───── Quoted text

# anyone fish eastwood lake in dayton?



## Smittyfisher (Dec 11, 2012)

i was wondering if anyone could tell me anything about eastwood lake in dayton? I have read as much as i can online but there really isnt much any info would be great. Thanks


----------



## co-angler (Jan 3, 2010)

Check on days where big horsepower days are allowed.
Lots if grass and veg.
Shallow on south end. 
Steep walls and good depth on east and west sides.
I had great luck from ramps going north along east bank.
That was in dog days tho...


----------



## SMBHooker (Jan 3, 2008)

Smittyfisher said:


> i was wondering if anyone could tell me anything about eastwood lake in dayton? I have read as much as i can online but there really isnt much any info would be great. Thanks


Hit up Salmonid he could give you the skinny on that Lake. Good cat fishing. And largemouth fishing in the grass from what I know.

──────────
───── Data section

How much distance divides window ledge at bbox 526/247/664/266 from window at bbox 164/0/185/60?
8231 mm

──────────
───── Data section

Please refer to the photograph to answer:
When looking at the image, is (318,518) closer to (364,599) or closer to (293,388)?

──────────
───── Data section

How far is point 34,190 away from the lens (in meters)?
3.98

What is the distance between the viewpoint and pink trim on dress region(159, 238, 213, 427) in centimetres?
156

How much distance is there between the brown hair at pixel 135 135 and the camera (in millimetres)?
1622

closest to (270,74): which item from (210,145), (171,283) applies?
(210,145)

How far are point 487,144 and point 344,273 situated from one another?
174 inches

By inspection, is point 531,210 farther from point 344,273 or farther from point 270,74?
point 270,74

──────────

- Task list:
1: Copy the Eastwood Lake thread word for word, starting at "# anyone fish" and ending at "(Jan 3, 2010)".
2: Summarize the Eastwood Lake fishing thread in three sentences.
Work only from the Eastwood Lake thread and leave the entries aside.

- Results for the exercise:
1:
# anyone fish eastwood lake in dayton?



## Smittyfisher (Dec 11, 2012)

i was wondering if anyone could tell me anything about eastwood lake in dayton? I have read as much as i can online but there really isnt much any info would be great. Thanks


----------



## co-angler (Jan 3, 2010)

2: A poster asks for any information about Eastwood Lake in Dayton, saying there is little to be found online. One reply advises checking which days allow big horsepower and describes lots of grass and vegetation, a shallow south end, and steep walls with good depth on the east and west sides, adding that fishing from the ramps north along the east bank went well in the dog days. Another reply suggests asking Salmonid and mentions good catfishing and largemouth fishing in the grass.